DIVERTISSEMENT
22/11/2019 07:52 EST

Pour Rémy Girard, Andrée Lachapelle était «une personne de très haute qualité»

«C’était quelqu’un de tellement vraie, de tellement simple, tellement chaleureuse qu’on ne pouvait pas ne pas l’aimer.»

Facebook/Il pleuvait des oiseaux
Andrée Lachapelle jouait le rôle de Marie-Desneige dans «Il pleuvait des oiseaux».

On aurait difficilement pu imaginer une plus belle sortie de scène pour la grande comédienne qu’aura été Andrée Lachapelle, décédée jeudi à l’âge de 88 ans.

À peine deux mois après la sortie du film «Il pleuvait des oiseaux», dans lequel elle lègue un dernier grand rôle au cinéma québécois, l’actrice est décédée des suites d’un cancer. 

Gilbert Sicotte et Rémy Girard auront été ses derniers partenaires de jeu au grand écran dans le long métrage de la réalisatrice Louise Archambault.

Pour M. Girard, Andrée Lachapelle quitte «avec grande élégance, comme toujours».

Madame Lachapelle, c’est l’élégance incarnée, la gentillesse, une personne de très haute qualité.Rémy Girard

Très impressionné devant cette grande comédienne dont il a fait la connaissance en 1980 à son arrivée à Montréal, le jeune artiste débarqué de Québec a rapidement réalisé qu’elle n’avait rien d’intimidant. L’image de la femme hautaine ou difficile d’approche que certains pouvaient avoir n’était absolument pas justifiée.

«Elle était une très belle femme, une beauté classique. C’est peut-être à cause de ça, mais elle n’était pas comme ça du tout, assure-t-il. C’était quelqu’un de tellement vraie, de tellement simple, tellement chaleureuse qu’on ne pouvait pas ne pas l’aimer.»
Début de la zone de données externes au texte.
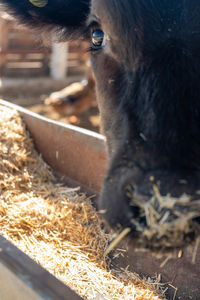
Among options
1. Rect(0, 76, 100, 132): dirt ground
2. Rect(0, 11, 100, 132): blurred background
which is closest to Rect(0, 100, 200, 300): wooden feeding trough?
Rect(0, 11, 100, 132): blurred background

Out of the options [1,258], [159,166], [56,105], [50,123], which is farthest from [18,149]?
[56,105]

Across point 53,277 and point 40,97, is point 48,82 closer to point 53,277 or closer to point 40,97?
point 40,97

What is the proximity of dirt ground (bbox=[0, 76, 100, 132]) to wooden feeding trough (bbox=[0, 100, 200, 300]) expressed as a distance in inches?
108

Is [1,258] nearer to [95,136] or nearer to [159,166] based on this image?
[159,166]

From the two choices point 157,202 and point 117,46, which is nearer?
point 157,202

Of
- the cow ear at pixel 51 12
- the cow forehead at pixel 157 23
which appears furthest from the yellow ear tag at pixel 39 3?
the cow forehead at pixel 157 23

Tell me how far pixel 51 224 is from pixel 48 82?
7.05 m

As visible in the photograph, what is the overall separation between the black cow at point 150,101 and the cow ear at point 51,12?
67 cm

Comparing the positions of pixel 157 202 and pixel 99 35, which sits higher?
pixel 99 35

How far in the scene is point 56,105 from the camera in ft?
20.9

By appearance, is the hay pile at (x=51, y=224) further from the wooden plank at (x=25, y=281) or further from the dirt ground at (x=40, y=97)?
the dirt ground at (x=40, y=97)

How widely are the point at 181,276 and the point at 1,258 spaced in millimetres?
1356

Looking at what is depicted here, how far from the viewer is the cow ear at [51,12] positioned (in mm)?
2637

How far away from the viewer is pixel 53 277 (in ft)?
4.88
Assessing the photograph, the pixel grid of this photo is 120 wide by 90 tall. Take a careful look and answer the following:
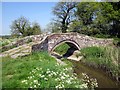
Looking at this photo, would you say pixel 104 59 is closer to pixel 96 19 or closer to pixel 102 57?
pixel 102 57

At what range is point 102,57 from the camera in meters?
19.1

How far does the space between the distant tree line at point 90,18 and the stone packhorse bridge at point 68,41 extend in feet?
21.8

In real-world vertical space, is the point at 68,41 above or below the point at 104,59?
above

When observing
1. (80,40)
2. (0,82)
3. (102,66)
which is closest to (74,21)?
(80,40)

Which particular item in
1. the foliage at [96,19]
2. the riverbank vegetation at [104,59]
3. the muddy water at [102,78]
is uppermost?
the foliage at [96,19]

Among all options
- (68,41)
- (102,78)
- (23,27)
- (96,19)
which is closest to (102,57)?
(102,78)

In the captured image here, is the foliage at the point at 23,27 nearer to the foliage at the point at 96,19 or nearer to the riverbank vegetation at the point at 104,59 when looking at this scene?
the foliage at the point at 96,19

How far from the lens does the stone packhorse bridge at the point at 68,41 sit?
69.8ft

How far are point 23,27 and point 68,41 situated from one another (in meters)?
17.7

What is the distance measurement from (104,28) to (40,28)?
35.9 feet

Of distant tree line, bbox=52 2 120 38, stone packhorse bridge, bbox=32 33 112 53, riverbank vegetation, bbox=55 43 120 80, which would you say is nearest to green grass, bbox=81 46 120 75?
riverbank vegetation, bbox=55 43 120 80

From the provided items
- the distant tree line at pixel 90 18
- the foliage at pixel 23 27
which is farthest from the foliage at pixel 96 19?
the foliage at pixel 23 27

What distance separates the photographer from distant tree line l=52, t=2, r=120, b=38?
31.4m

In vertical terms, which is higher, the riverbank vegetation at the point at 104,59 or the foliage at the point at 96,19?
the foliage at the point at 96,19
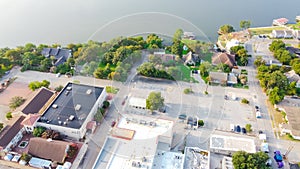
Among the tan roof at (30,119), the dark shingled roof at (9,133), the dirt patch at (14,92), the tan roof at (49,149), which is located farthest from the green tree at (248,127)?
the dirt patch at (14,92)

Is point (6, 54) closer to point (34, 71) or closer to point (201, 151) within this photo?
point (34, 71)

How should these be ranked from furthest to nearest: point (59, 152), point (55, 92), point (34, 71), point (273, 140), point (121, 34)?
point (121, 34)
point (34, 71)
point (55, 92)
point (273, 140)
point (59, 152)

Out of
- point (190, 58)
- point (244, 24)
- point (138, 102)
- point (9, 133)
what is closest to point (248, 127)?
point (138, 102)

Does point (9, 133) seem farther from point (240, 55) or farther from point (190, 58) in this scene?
point (240, 55)

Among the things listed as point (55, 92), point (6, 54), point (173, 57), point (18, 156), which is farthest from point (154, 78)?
point (6, 54)

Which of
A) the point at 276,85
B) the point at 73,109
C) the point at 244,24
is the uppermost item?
the point at 244,24

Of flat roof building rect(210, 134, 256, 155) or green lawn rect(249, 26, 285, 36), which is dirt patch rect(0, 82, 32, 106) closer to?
flat roof building rect(210, 134, 256, 155)
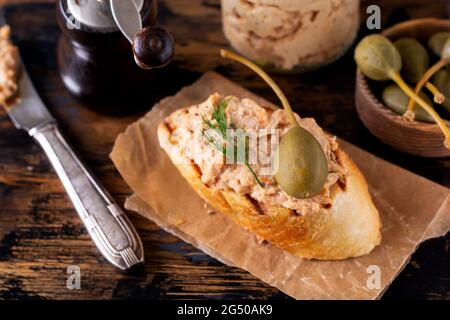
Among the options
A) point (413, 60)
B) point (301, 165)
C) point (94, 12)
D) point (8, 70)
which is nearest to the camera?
point (301, 165)

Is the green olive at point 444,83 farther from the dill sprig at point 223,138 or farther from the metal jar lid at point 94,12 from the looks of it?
the metal jar lid at point 94,12

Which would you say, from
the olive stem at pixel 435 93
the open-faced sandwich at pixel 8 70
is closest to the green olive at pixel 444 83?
the olive stem at pixel 435 93

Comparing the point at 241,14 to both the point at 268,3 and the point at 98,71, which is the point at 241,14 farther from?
the point at 98,71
Gilbert Sicotte offre le même témoignage de sa récente partenaire de jeu au grand écran. Malgré son âge avancé et les longues journées de tournage sur le plateau d’«Il pleuvait des oiseaux», il n’a jamais entendu de plainte de Mme Lachapelle.
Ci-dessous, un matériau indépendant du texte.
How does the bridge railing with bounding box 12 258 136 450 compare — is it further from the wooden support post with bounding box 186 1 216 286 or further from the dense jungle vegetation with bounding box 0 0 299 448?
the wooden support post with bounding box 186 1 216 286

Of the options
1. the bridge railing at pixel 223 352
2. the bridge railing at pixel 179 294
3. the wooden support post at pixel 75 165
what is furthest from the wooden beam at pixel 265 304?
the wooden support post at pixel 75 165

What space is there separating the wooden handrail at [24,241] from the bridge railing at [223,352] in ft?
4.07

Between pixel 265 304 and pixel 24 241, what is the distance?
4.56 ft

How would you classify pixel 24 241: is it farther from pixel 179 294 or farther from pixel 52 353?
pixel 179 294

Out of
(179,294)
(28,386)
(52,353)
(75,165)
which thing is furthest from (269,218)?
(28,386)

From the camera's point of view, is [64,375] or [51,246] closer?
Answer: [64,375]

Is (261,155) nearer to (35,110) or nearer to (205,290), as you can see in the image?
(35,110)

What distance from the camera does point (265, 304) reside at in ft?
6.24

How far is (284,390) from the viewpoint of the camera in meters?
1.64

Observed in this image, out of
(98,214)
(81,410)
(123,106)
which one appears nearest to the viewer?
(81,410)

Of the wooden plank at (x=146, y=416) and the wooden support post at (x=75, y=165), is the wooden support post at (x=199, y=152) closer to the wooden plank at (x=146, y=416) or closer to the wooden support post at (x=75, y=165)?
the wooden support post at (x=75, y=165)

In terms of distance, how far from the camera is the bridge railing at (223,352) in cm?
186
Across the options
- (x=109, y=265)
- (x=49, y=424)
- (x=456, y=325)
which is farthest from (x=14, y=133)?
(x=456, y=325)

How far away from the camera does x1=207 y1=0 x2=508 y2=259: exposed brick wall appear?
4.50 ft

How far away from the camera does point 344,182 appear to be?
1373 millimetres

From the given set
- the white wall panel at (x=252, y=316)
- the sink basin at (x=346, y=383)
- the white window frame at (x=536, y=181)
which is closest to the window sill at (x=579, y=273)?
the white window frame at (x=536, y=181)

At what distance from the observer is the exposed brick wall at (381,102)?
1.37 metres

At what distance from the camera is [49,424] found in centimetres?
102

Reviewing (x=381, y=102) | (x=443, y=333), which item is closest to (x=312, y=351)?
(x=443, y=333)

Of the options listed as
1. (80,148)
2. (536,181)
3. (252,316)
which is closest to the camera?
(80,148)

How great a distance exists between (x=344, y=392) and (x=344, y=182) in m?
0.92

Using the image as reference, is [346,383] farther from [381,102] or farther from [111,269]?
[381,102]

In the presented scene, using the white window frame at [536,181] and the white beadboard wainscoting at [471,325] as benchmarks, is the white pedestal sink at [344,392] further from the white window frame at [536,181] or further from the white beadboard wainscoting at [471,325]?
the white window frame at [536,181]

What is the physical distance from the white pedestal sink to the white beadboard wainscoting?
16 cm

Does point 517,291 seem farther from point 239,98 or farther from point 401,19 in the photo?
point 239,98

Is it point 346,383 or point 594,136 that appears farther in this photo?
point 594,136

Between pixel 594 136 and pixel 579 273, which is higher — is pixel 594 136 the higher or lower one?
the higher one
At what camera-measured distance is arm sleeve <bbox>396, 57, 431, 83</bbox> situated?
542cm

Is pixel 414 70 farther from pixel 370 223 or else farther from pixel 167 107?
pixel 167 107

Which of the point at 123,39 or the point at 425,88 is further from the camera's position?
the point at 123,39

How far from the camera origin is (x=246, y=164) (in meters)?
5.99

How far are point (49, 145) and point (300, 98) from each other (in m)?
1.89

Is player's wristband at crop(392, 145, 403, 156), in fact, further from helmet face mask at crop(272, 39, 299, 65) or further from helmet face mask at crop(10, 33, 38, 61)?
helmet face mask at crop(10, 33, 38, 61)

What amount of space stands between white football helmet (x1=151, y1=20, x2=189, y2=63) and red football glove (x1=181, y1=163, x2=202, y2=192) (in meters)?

«Elle se sentait privilégiée et avait une façon de voir la vie qui ne retenait toujours que le côté positif des choses», garde-t-il en souvenir.

Les premiers contacts de Gilbert Sicotte avec Andrée Lachapelle remontent au début des années 1990. Il se souvient notamment du tournage du film «Cap Tourmente», en 1993, alors qu’ils avaient partagé une maison durant un mois en compagnie d’une autre collègue, Élise Guilbault.
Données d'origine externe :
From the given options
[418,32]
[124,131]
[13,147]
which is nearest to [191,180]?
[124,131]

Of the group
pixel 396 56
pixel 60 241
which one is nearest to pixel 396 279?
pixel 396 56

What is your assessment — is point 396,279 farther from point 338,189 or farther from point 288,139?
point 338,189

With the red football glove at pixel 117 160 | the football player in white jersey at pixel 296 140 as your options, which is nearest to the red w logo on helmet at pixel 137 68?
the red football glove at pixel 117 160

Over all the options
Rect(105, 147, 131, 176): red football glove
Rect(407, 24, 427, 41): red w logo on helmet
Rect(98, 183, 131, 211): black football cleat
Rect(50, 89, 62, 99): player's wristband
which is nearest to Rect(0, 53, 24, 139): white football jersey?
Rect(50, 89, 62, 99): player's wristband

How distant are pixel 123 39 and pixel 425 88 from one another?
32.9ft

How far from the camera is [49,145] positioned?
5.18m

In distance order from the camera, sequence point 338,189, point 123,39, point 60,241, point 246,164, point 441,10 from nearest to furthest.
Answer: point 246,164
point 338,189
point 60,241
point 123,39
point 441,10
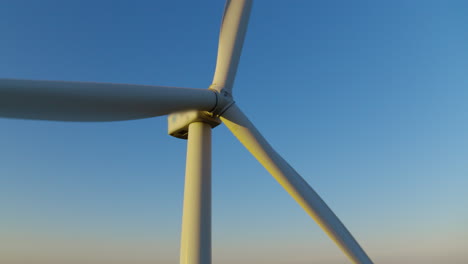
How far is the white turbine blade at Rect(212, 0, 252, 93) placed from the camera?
13078mm

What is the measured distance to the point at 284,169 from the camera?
37.8 ft

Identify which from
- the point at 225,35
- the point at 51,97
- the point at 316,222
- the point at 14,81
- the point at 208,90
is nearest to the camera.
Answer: the point at 14,81

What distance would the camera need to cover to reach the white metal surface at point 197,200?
10852 millimetres

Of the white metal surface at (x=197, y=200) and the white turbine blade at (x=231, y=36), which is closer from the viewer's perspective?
the white metal surface at (x=197, y=200)

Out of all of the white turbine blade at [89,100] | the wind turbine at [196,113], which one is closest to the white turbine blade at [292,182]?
the wind turbine at [196,113]

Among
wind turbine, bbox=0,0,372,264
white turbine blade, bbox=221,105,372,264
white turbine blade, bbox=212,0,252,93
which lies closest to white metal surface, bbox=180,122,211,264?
wind turbine, bbox=0,0,372,264

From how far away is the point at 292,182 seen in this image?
11305 mm

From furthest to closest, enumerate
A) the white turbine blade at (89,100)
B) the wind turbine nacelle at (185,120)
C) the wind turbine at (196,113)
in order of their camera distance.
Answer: the wind turbine nacelle at (185,120), the wind turbine at (196,113), the white turbine blade at (89,100)

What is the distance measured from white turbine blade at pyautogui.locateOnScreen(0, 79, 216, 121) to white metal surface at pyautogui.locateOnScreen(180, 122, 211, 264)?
1092 mm

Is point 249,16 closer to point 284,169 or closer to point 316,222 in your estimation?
point 284,169

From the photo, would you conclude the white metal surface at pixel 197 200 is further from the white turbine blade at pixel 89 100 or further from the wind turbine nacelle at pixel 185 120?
the white turbine blade at pixel 89 100

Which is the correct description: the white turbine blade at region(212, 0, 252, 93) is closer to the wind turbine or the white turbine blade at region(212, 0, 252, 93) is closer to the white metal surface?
the wind turbine

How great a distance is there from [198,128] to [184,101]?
131 centimetres

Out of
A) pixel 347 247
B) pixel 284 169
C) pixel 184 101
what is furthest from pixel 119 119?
pixel 347 247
«On partageait le tournage et la vie de tous les jours. C’était très joyeux parce qu’Andrée aimait le plaisir, le party, la convivialité avec les gens. C’est pour ça, selon moi, qu’elle aimait autant le théâtre et le jeu», croit-il.

Pour lui, Andrée Lachapelle représente une génération qui a traversé plusieurs époques de jeu et de styles différents. Elle était des débuts du théâtre québécois et de la télévision.

«Elle a touché à tous les médiums et chaque fois, elle avait une énergie, une intensité qui a nourri tous ses personnages», conclut-il.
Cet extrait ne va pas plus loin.